05 Jul, 2014, Rarva.Riendf wrote in the 12th comment:
Votes: 0
>namely, the ability to have a real IDE with useful live debugging and refactoring tools. If

Heh I guess you are not putting Eclipse in this category then :) Fair enough.

>And then, there's no reason to use cygwin, when it's just as easy to run a VM and use native linux tools.

Yep as I said, it was ony because my computer was not powerful enough at that time to run one (so running cygwin in Windows was my solution of keeping a 'linux' toolchain without the sucky desktop attached to it)

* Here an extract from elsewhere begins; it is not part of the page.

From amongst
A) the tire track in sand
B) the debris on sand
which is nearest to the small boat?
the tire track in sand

But I was jsut saying that cypt() can do sha-256, just depends on where and how you use it. Using your own implementation is somehow dangerous, unless you are 100% sure it works.
05 Jul, 2014, quixadhal wrote in the 13th comment:
Votes: 0
Agreed. That's why I suggested using the one provided by the FreeBSD/OpenBSD projects, since it's used in lots of systems, and is BSD licensed, not GNU licensed. We all know the issue of Dikurivatives and GNU licenses. *eyeroll*
09 Jul, 2014, Amun wrote in the 14th comment:
Votes: 0
Quix hit the nail on the head with why I'm running with VS. Live debugging with it is very smooth, at least for me. I've used cygwin and a virtual machine both on past projects and found neither to leave as pleasant a taste in my mouth.
09 Jul, 2014, Tyche wrote in the 15th comment:
Votes: 0
There are many addins that allow you to use other compilers and debuggers from Visual Studio. Like WinGDB and
VisualGdb. However, they only work with the VS commercial versions.